--- begin PASSAGE PROVIDED ---

I'm not entirely sure if you're asking for a closed expression that gives the points, or just a description of these points and am going to assume the latter.
The first step in solving this problem is to change it into an easier one. We may rotate the sphere in such a way the point $P$ becomes the north pole $N=(0,0,1)$. If we call this rotation (which may be expressed as a $3\times3$ matrix) $R$, a point $Q$ is on the circle with radius $r$ around $P$ iff $R(Q)$ is on the circle with radius $r$ around $N$. This is due to the fact that a rotation of the sphere does not change distances on the sphere.
The next step is to consider these particular circles of radius $r$ around $N$. The best way to see this is to draw a sketch of the intersection of the sphere with the $yz$-plane, i.e. a circle of radius 1 around the origin. We can also see to points $P_1, P_2$ on the circle at distance $r$ from $N$. (I'll assume $r$ is small enough for this to make sense) These points should be such that $P_1$ is obtained from $P_2$ by reflecting around the $z$-axis. The spherical coordinate $\theta$ corresponding to these points can now easily be obtained: this angle is given as an angle wrt the $z$-axis, while $r$ is precisely the arc length corresponding to this angle on a circle with radius 1. This leads to the conclusion that $r=\theta$ in this special case.
The next thing to notice, is that all points at distance $r$ from $N$ have the same $z$-coordinate. By projecting either $P_1$ or $P_2$ at this $z$-coordinate (which again can be done insightful in the same picture), one finds this height to be $z_0=\cos(\theta)=\cos(r)$. Moreover, yet again from considering the same picture, the required circle is a circle parallel to the $xy$-plane with center $(0,0,z_0)$ and radius $\sin(\theta)=\sin(r)$.

--- end PASSAGE PROVIDED ---

■ TASKS FOR THIS EXERCISE:
1 – Using the passage about circles on a sphere, answer these:
(a) To which point does the rotation $R$ move the point $P$?
(b) What relationship between $r$ and $\theta$ does the passage reach in the special case?
(c) What is the radius of the required circle parallel to the $xy$-plane?
2 – List every point in the passage about circles on a sphere that is labeled with a letter.
3 – Retype everything in the passage about circles on a sphere from "I'm not entirely" down to "on the sphere.".
The data after this point have nothing to do with the passage about circles on a sphere.

--- begin DATASET CONTENT ---

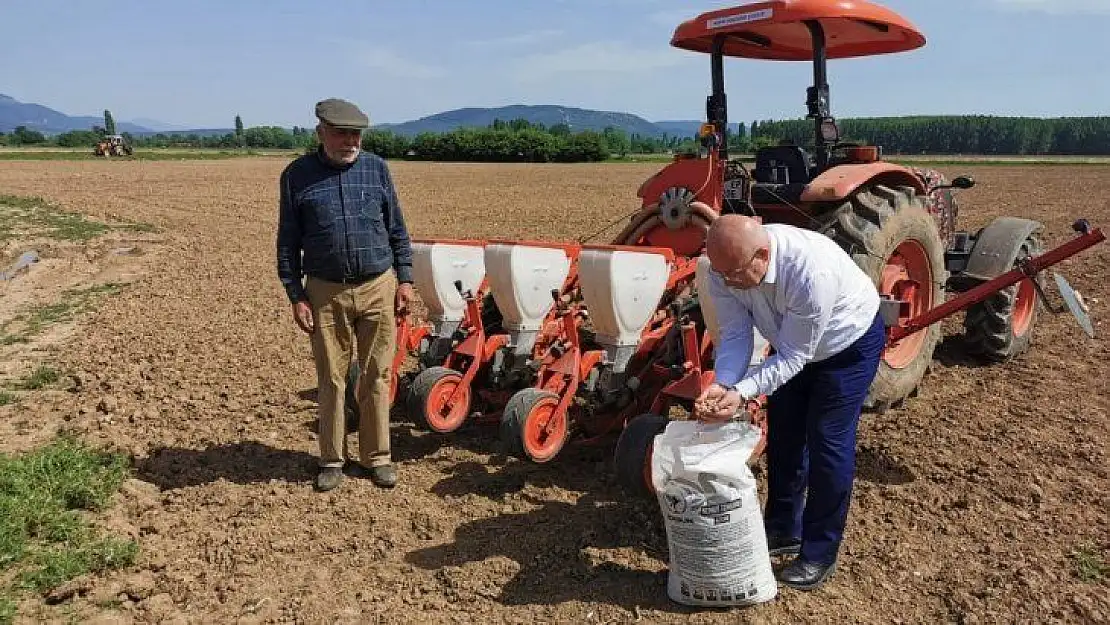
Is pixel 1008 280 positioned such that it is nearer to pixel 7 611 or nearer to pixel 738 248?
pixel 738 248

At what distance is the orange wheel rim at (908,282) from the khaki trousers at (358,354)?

--- end DATASET CONTENT ---

■ SOLUTIONS PER TASK:
1 –
(a) The north pole $N=(0,0,1)$.
(b) $r=\theta$.
(c) $\sin(\theta)=\sin(r)$.

2 – $P$, $N$, $Q$, $P_1$, $P_2$

3 –
I'm not entirely sure if you're asking for a closed expression that gives the points, or just a description of these points and am going to assume the latter.
The first step in solving this problem is to change it into an easier one. We may rotate the sphere in such a way the point $P$ becomes the north pole $N=(0,0,1)$. If we call this rotation (which may be expressed as a $3\times3$ matrix) $R$, a point $Q$ is on the circle with radius $r$ around $P$ iff $R(Q)$ is on the circle with radius $r$ around $N$. This is due to the fact that a rotation of the sphere does not change distances on the sphere.